Sim. Vamos elencar três pontos objetivos para que as empresas possam se comprometer imediatamente. Não podemos permitir que as manifestações acabem sem que nada mude. Para isso, vamos propor a criação de um fundo financeiro para realizar ações. Também vamos buscar metas claras para inclusão. Muitas não têm meta alguma e precisamos dessa métrica. Também vamos mostrar a necessidade de parte da política de compras direcionada para empreendedores negros, que, segundo o Serviço Brasileiro de Apoio às Micro e Pequenas Empresas (Sebrae), correspondem a 60% do total. O movimento vai se chamar Vidas Negras Importam, assim como a hashtag que ganhou força no mundo. Sem isso, vamos continuar apenas nos posts das redes sociais. É o mínimo de resposta ao clamor mundial. E isso vai depender da nossa capacidade de mobilizar a partir da morte de George Floyd, que trouxe a real dimensão do tamanho da brutalidade que o racismo pode causar.
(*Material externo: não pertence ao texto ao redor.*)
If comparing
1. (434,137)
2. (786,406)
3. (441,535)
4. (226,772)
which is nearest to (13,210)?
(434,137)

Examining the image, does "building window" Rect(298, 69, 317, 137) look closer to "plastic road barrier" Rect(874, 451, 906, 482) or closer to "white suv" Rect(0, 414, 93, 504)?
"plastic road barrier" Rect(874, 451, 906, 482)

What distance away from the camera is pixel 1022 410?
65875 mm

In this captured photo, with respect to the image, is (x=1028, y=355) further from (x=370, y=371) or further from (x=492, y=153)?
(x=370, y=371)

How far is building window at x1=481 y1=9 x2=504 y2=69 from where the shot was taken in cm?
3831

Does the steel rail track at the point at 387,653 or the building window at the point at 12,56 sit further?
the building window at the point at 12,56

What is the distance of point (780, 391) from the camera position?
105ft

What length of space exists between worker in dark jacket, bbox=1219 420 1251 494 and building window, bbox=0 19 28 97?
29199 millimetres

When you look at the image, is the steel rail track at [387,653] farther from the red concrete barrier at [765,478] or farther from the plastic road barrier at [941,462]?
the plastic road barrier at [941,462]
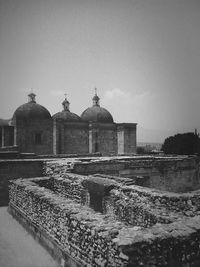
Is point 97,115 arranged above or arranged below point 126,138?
above

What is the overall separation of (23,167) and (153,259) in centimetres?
1125

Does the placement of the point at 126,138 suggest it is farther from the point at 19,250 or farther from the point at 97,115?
the point at 19,250

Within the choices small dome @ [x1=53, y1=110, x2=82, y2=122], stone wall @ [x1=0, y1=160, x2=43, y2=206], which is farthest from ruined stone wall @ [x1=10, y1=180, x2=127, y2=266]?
small dome @ [x1=53, y1=110, x2=82, y2=122]

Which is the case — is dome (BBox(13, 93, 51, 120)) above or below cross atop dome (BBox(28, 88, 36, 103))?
below

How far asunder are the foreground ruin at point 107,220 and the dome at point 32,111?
19.2 m

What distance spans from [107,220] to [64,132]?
2691 cm

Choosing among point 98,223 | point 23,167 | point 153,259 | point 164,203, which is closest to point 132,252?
point 153,259

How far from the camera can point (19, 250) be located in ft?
Answer: 24.3

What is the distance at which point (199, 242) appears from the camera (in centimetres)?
488

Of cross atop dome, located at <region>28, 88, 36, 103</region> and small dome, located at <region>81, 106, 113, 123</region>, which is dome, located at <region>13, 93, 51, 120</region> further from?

A imagem do joelho do policial no pescoço de Floyd é algo tão chocante que conseguiu fazer com que muita gente se colocasse naquela situação de agonia, tudo o que se vê há anos não só nos Estados Unidos como no Brasil.

E por que o brasileiro não foi às ruas protestar contra o racismo?
É triste ver que no momento em que o mundo se manifestava contra o racismo, no Brasil tínhamos formadores de opinião dizendo que o racismo é normal. A ex-jogadora de vôlei Ana Paula Henkel chegou a dizer que os negros americanos são os que mais matam, portanto são os que mais morrem. Esse é um pensamento muito disseminado no Brasil, de que a imagem do negro está associada à criminalidade. Não podemos esquecer do caso do menino João Pedro (baleado dentro de casa, no dia 18 de maio, no Rio de Janeiro, durante operação policial) e do músico Evaldo dos Santos (que foi morto e teve o carro alvejado por mais de 80 tiros de fuzil por soldados do Exército, em abril de 2019, no Rio de Janeiro). Eles não conseguiram trazer essa comoção como no caso de Floyd. Não podemos brincar com o efeito devastador que o racismo provoca. As declarações na internet são positivas, mas está na hora de ação que mostre se, de fato, as vidas negras importam.

“É triste ver que no momento em que o mundo se manifestava contra o racismo, no Brasil tínhamos formadores de opinião dizendo que o racismo é normal” (Crédito:Drew Angerer)

A falta de políticas afirmativas por parte de Bolsonaro não legitima esse discurso?
Nos últimos 20 anos, vimos alguns avanços, como Fies, ProUni, o estatuto da Igualdade Racial, mas o que vemos hoje são sinais, por parte da atual gestão, de que o racismo não existe e de que há vitimização, a ponto de o presidente da Fundação Cultural Palmares, Sérgio Camargo, dizer que o movimento negro é “escória” e criticar Zumbi dos Palmares. Isso dá sinais contrários à sociedade e faz com que muita gente perca a direção do caminho certo.

O senhor já passou por episódios de racismo?
Muitas vezes. Negro de terno geralmente é segurança. Em um episódio, estava numa confraternização e vieram me perguntar, achando que eu era o porteiro, como fazer para agendar festas no espaço. Já me pediram para guardar carros. É algo tão impactante que ficamos sem reação. Eu não uso touca e nem ando de capuz e evito ficar parado em frente de estacionamento ou lojas. Em um bar, procuro afrouxar a gravata para não ser confundido com um segurança ou algum funcionário do estabelecimento. Você pode ter títulos, dinheiro, mas na hora que você é confundido por conta da cor da pele, o racismo vem e te dá uma rasteira. Situações como essa mostram que, por mais que você faça, vai ser visto como mais um negro, sem condições de estar no nível das outras pessoas. É muito difícil de explicar o quanto isso nos fere. É muito perverso.